Other considerations
The EML Cancer Medicines Working Group advised that it supported the inclusion of ibrutinib on the EML as first-line treatment for the high-risk subgroup of patients with CLL with 17p deletion, recognizing that this population has a significantly poorer prognosis, and an unmet need for effective treatment exists. A broader role for ibrutinib in all patients with CLL, and in the second-line setting, is not supported at this time. However, the Working Group noted the significant cardiovascular toxicity associated with ibrutinib, in particular atrial fibrillation and major bleeding, management of which requires specialized care and resources that may not be widely available in some settings. The Working Group also considered that the need for molecular testing to identify patients with 17p deletion, who are most likely to benefit from treatment, may be a further limitation, particularly in some resource-constrained settings where such testing may not be available or affordable.
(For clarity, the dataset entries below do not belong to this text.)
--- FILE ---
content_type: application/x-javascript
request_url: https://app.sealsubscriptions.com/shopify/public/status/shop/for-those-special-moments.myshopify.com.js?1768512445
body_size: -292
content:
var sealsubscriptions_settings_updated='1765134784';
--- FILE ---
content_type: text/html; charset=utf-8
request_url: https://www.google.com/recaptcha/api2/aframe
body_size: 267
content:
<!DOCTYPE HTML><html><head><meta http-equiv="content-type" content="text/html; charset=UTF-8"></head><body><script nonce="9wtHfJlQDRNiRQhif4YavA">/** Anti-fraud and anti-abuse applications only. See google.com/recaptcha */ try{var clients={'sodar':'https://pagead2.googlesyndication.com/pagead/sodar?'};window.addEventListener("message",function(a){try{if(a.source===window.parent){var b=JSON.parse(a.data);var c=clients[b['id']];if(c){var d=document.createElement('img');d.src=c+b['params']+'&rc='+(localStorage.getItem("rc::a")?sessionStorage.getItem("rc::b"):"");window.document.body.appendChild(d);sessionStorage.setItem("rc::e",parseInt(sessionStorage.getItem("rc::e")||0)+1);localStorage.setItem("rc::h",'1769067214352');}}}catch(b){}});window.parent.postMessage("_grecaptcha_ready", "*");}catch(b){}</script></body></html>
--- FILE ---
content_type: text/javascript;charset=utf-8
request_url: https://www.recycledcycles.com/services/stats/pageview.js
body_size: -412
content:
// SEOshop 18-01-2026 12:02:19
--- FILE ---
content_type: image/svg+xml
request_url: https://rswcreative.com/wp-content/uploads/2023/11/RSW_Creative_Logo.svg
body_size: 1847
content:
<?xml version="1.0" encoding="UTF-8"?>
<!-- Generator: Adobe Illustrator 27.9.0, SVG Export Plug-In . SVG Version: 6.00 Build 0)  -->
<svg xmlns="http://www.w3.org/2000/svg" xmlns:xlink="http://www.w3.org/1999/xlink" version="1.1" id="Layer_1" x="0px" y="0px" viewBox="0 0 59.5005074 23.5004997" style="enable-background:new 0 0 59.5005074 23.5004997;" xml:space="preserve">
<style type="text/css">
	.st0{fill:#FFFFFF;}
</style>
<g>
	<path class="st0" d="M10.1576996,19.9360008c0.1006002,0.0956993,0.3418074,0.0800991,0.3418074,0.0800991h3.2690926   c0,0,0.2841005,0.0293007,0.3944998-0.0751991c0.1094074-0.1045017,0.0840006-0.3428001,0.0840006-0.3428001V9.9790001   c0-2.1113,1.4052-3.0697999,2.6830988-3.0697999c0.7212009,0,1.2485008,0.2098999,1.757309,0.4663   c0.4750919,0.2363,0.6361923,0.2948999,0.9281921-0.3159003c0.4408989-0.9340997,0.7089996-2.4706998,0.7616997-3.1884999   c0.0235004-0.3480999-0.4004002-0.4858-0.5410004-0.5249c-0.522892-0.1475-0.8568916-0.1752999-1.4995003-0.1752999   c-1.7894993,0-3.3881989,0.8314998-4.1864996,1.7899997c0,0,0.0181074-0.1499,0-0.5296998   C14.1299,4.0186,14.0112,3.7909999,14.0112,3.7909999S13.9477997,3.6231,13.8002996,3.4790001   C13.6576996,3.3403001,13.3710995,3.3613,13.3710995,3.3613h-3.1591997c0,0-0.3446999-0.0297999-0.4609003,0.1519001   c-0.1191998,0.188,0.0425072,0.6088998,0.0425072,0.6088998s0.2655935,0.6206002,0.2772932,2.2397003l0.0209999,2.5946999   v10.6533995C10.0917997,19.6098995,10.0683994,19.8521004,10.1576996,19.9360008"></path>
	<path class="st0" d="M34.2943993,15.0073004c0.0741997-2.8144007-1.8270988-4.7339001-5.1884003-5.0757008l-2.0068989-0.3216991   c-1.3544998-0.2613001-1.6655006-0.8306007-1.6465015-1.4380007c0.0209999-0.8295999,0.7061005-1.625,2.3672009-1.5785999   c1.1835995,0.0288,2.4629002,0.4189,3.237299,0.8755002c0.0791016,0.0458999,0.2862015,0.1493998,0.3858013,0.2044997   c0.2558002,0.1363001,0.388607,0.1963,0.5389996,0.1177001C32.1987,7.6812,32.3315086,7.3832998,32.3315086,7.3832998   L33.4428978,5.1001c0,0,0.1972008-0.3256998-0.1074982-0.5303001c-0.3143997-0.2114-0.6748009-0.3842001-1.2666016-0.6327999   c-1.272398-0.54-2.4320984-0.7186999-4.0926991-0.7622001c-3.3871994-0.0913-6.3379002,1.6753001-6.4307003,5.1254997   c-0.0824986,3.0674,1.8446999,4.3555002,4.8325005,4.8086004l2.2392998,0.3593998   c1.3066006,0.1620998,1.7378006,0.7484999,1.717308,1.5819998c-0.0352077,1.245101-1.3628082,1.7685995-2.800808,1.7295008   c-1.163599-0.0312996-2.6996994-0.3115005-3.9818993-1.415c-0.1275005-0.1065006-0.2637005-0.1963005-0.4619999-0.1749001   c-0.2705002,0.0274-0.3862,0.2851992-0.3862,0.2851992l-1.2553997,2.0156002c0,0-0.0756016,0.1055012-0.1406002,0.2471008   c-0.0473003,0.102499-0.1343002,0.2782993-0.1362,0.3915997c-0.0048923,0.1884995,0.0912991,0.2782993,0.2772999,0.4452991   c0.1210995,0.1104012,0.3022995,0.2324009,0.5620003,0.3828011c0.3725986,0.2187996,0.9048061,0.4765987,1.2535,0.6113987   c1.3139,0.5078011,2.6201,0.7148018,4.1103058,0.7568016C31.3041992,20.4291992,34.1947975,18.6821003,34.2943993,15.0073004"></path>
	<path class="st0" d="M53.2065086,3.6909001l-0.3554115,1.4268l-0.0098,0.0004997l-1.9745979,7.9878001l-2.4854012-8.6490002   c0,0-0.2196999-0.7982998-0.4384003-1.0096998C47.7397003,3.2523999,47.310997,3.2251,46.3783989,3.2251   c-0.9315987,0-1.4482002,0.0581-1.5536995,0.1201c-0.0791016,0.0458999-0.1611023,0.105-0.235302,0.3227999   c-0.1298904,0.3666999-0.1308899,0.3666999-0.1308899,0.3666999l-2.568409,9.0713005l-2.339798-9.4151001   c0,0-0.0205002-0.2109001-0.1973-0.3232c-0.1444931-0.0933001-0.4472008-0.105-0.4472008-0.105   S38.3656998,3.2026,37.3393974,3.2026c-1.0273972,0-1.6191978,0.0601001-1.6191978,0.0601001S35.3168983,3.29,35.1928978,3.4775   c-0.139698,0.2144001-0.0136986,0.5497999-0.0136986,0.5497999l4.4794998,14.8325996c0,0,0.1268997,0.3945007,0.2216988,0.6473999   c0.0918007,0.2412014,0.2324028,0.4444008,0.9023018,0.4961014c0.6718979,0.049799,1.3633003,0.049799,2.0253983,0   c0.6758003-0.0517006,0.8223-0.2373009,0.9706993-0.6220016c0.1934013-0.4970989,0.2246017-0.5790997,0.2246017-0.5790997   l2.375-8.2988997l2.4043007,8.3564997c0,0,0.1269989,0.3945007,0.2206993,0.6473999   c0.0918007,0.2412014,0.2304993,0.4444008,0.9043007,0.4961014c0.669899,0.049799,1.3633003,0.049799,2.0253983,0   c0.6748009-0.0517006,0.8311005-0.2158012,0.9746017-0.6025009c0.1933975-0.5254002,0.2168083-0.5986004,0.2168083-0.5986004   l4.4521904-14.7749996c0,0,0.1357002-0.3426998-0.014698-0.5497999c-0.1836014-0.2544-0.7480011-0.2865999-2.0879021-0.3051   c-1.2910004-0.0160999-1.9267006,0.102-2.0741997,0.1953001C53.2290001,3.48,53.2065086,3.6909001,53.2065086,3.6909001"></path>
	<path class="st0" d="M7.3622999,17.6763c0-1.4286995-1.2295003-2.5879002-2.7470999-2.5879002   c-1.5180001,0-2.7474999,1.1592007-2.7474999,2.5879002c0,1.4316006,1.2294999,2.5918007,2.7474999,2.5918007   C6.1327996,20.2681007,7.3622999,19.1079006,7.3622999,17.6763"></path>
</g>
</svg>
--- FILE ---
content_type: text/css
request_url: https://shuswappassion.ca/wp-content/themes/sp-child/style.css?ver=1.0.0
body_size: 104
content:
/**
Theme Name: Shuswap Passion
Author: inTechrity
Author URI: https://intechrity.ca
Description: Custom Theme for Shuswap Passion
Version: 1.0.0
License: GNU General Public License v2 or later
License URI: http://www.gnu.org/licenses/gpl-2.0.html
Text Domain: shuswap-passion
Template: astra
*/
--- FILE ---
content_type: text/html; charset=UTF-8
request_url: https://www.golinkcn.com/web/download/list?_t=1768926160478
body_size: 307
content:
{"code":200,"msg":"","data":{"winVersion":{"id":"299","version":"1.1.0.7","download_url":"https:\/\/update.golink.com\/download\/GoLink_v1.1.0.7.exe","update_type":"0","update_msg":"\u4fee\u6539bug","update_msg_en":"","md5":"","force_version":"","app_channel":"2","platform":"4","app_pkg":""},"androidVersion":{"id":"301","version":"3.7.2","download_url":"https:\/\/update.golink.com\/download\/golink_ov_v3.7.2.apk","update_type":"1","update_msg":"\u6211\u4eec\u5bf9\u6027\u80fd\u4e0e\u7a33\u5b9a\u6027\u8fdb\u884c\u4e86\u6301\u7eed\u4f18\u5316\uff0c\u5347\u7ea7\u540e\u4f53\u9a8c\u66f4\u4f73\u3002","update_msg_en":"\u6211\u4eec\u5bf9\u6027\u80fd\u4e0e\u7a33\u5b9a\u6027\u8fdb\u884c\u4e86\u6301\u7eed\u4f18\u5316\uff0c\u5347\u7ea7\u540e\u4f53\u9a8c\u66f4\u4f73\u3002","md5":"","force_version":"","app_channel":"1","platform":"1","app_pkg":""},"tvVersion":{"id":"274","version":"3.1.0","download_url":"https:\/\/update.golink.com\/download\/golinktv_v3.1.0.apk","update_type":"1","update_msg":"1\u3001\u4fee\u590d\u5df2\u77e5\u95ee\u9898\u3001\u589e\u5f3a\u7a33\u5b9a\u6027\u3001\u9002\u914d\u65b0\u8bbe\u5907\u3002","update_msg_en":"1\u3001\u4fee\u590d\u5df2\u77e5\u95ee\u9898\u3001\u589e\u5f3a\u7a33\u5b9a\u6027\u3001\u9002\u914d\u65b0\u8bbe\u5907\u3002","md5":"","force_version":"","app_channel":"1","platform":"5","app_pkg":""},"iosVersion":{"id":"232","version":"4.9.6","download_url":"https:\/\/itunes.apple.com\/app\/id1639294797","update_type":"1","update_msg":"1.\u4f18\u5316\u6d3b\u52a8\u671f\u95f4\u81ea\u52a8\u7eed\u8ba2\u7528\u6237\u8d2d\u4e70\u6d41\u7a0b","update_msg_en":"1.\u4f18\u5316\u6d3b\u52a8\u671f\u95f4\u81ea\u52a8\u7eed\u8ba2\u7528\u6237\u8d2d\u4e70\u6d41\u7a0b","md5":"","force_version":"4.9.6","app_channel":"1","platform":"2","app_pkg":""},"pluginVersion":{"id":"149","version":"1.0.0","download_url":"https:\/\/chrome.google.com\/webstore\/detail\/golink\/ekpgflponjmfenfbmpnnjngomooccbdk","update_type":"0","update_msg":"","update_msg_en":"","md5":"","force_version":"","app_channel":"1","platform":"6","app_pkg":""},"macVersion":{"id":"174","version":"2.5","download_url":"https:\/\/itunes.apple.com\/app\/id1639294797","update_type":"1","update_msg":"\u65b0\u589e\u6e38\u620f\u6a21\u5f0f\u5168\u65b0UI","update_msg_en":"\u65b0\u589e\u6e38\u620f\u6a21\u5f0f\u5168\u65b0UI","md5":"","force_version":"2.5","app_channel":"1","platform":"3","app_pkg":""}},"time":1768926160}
The Working Group also recognized the high cost of the medicine, the potentially long duration of treatment and the fact that ibrutinib has not been found to be cost-effective at current prices in multiple analyses. It is hoped that with the emerging availability of generics in some settings, the price will decrease and treatment will be more affordable. Comments were received from the WHO Department of Noncommunicable Diseases. The technical department advised that at the current time, there was not a strong justification for inclusion of ibrutinib on the EML. The department acknowledged that CLL with 17p/TP53 deletion could be a specific indication for which ibrutinib may have merit; however, given the important health system requirements, including the need for complex diagnostic tests (to avoid inappropriate prescribing and use), the high risk of clinically relevant side-effects, and the absence of an improvement in quality of life, the technical department concluded that there were currently insufficient data to merit its inclusion. The technical department also noted that more data on the clinical benefit of ibrutinib for the treatment of patients with CLL with 17p/TP53 deletion would be valuable to better evaluate its potential role as an essential medicine.